Condividi

Una manutenzione che desta preoccupazione tra il popolo degli appassionati.

Quest’anno lo storico piroscafo Concordia non solcherà le acque del Lario con le sue splendide crociere dal gusto antico. Per il battello si aprono le porte dei cantieri della Navigazione Lago di Como, per un periodo di rimessaggio che potrebbe durare anche molto a lungo.

LA CONFERMA DEL DIRETTORE
Ci ha confermato la notizia lo stesso direttore della Navigazione, Franze Piunti: «Quest’estate il Concordia non sarà disponibile. Rimarrà fermo per tutto l’anno per poter effettuare adeguamenti tecnici non più prorogabili».

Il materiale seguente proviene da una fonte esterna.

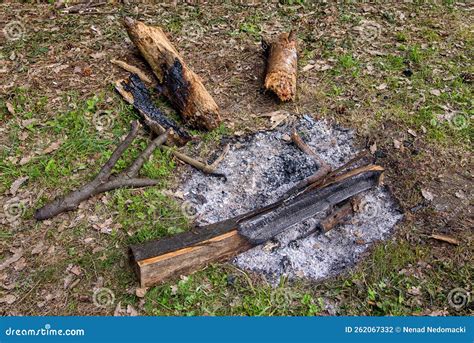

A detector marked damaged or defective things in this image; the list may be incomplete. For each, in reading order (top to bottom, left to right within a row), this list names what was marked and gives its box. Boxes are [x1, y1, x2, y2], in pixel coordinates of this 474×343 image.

burnt wood piece [116, 74, 191, 146]
burnt wood piece [121, 17, 219, 132]
burnt wood piece [262, 30, 296, 101]
burnt wood piece [35, 122, 168, 222]
burnt wood piece [128, 168, 384, 286]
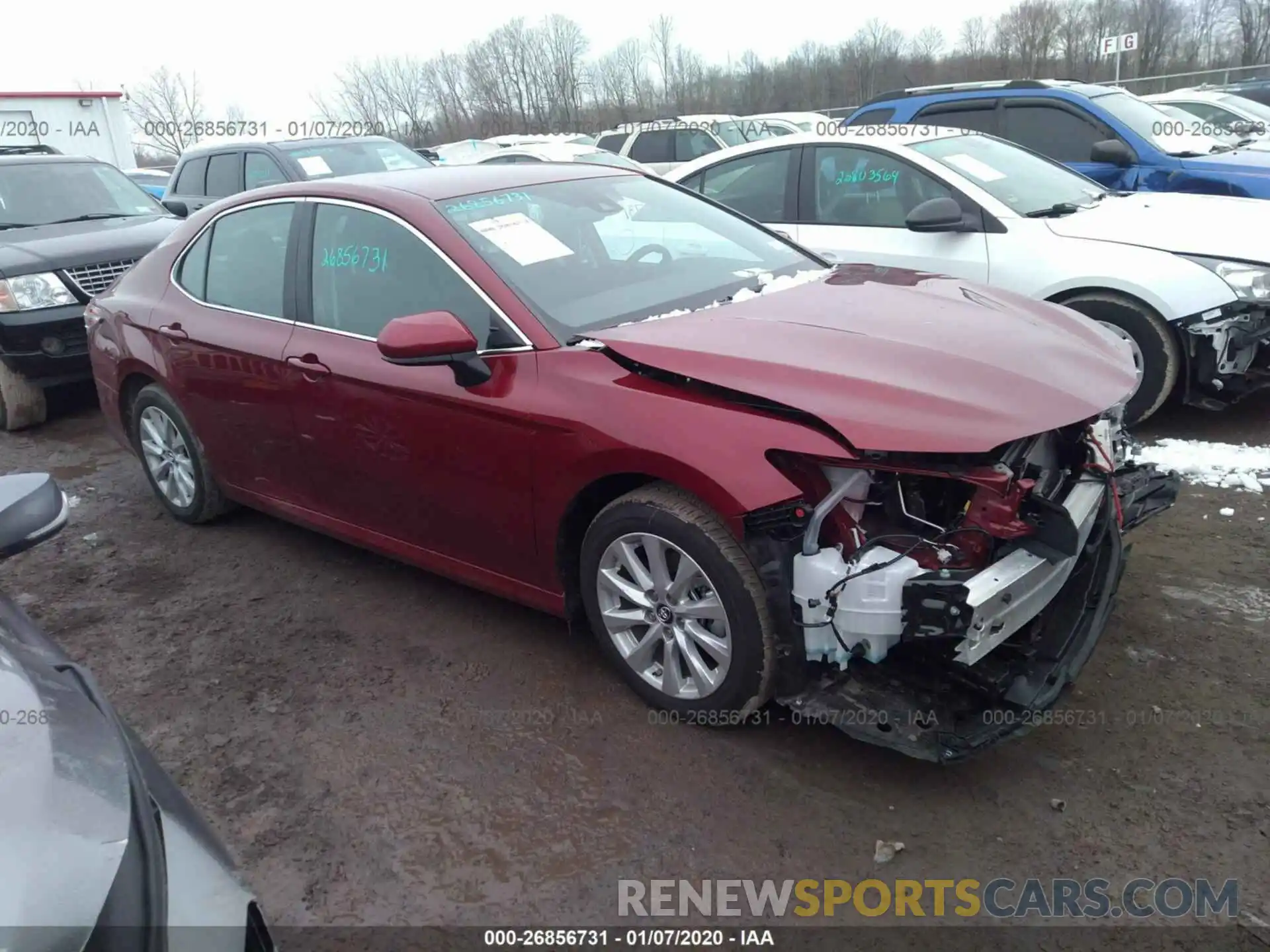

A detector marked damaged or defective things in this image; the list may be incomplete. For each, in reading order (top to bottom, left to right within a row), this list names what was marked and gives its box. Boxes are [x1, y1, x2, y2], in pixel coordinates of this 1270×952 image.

white car with damaged front [670, 127, 1265, 424]
crushed front end [741, 411, 1178, 766]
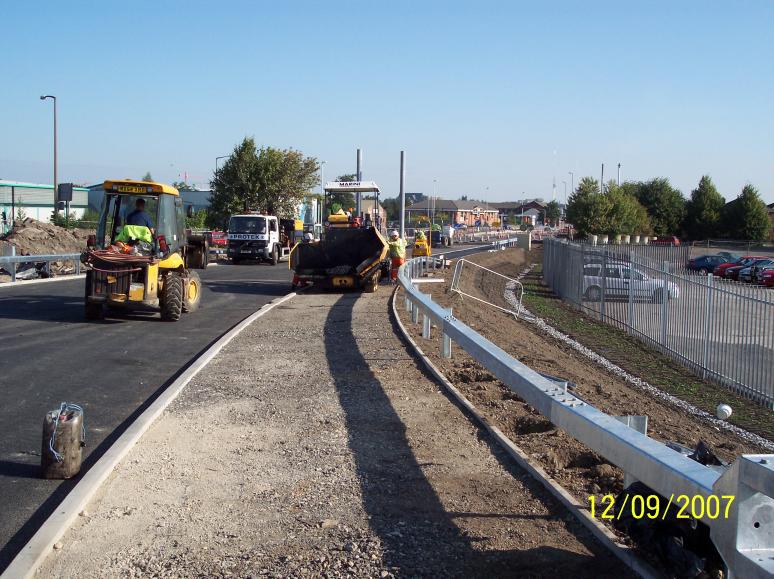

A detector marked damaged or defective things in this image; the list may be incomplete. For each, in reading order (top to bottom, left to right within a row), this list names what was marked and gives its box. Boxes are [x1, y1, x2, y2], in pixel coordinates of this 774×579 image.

rusty metal cylinder [41, 404, 85, 480]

I LAVORI DI MANUTENZIONE STRAORDINARIA
Come si legge nel bando della gara di appalto, si tratterà di lavori di una certa consistenza che interesseranno l’apparato motore. La gara, a procedura ristretta, riguarda l’affidamento della fornitura di due caldaie per la generazione di vapore destinate ad alimentare la macchina del piroscafo, complete di bruciatori, apparati surriscaldatori per il vapore, economizzatori per il riscaldo dell’acqua di alimento. A queste si aggiungeranno un serbatoio di accumulo per il vapore e un nuovo quadro elettrico di comando a governo per il funzionamento dell’intero apparato, oltre a tutto l’occorrente per gli impianti accessori. Per effettuare la sostituzione delle caldaie sarà necessario smontare e mettere mano a gran parte dello scafo, operazione che richiede tempi tecnici di una certa rilevanza.
Il prezzo complessivo posto a base d’asta per l’esecuzione dei lavori è pari a 340mila euro. Entro il 5 maggio prossimo perverranno tutte le domande di partecipazione e, di seguito, verranno assegnati i lavori alla ditta vincitrice.

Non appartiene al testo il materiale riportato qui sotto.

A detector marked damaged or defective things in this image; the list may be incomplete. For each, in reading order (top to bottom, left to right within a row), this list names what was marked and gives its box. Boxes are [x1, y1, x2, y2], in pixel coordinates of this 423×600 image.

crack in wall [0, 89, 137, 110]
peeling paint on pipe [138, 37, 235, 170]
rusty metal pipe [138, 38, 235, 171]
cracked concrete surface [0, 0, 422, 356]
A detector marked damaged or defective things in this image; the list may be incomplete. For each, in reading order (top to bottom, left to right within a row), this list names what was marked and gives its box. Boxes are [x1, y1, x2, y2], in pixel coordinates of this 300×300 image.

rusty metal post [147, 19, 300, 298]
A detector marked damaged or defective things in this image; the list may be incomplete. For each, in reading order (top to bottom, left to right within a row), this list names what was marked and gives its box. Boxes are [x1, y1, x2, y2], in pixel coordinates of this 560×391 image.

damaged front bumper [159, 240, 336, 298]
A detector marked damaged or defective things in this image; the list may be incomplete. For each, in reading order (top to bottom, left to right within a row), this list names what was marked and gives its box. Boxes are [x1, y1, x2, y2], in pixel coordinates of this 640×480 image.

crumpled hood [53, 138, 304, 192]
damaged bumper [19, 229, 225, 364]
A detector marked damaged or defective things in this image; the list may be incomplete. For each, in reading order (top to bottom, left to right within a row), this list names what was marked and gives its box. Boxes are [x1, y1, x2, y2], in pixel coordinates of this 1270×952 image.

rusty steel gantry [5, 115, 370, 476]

LE CROCIERE DAL GUSTO ANTICO
Il fermo obbligato del piroscafo rappresenterà probabilmente per Navigazione Laghi un danno economico non indifferente, considerando anche il momento critico in cui si inserisce. Il Concordia, infatti, gemello del Patria e varato insieme a quest’ultimo nel 1926, veniva utilizzato per crociere estive giornaliere e serate di gala molto apprezzate da turisti e villeggianti. Con i suoi 53 metri di lunghezza e 12 di larghezza poteva ospitare fino a 900 passeggeri, portata successivamente ridotta a 600 per motivi di sicurezza. Tale servizio turistico potrebbe ora venire espletato da altre motonavi della flotta che già ospitano eventi similari: il grande Orione, di recente costruzione, e i due antichi Manzoni e Volta, varati negli anni ’50. L’ultimo di questi, il Volta, riprenderà presto il servizio dopo una campagna di ristrutturazione durata circa tre anni. Il numero di passeggeri che possono ospitare le tre motonavi è circa lo stesso del Concordia, ma certamente mancano del fascino del piroscafo, con l’alto camino a vapore e le grandi pale che solcano le acque.

PRECEDENTI PREOCCUPPANTI
A preoccupare appassionati, amatori e tecnici del settore è proprio il triste precedente del gemello Patria, fermato nel 1990 per lo stesso identico motivo, la sostituzione delle caldaie, e mai più, almeno per il momento, rimesso in funzione. Certo questa rappresenterebbe l’ipotesi più drammatica, ma il popolo degli appassionati di motonavi storiche temono comunque che il fermo del Concordia potrebbe non interessare soltanto la prossima stagione estiva.